The Color of Rain

It has been a very wet summer. Looking out my study window, I've seen a lot of rain. Light rain and heavy rain and various rains in between. In poetry, I have always been attracted to description, but also suspicious of it, knowing the limits of language. In my own poems and it the work of others I have noticed that description that doesn't go beyond itself -- that doesn't at least suggest metaphorical implications -- usually falls flat. So, picking up Geoffrey Hill's new book, Without Title, the other day during a particularly heavy downpour, I was struck by these lines, from the opening of the poem "Broken Hierarchies" --

When to depict rain -- heavy rain -- it stands in dense verticals diagonally lashed, chalk-white yet with the chalk transparent . . . The first five stanzas (three lines each) describe the rainstorm, then, after an elipsis standing alone as a stanza, the poem concludes with four more stanzas (also three lines each) that begin with the line "like Appalachian music," the poem turning on a simile toward its wider meaning, a vast geographical opening out of local description into a consideration of the place of humans along the "alien shore" of the natural world.

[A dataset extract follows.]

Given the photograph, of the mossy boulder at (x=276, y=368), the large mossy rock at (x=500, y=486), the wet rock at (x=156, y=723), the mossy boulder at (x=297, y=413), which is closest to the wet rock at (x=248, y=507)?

It begins, though, with that remarkably observed description of the chalk-white rain. More heavy rain falling straight down now as I complete this note.


Author: jd

Joseph Duemer is Professor of Literature Emeritus at Clarkson University in northern New York state. His most recent book of poems is Magical Thinking from Ohio State University Press. Since the mid-1990s he has spent a good deal of time in Vietnam, mostly Hanoi. He lives with his wife Carole & five terriers (four Jack Russells & one Patterdale) on the stony bank of the Raquette River in South Colton.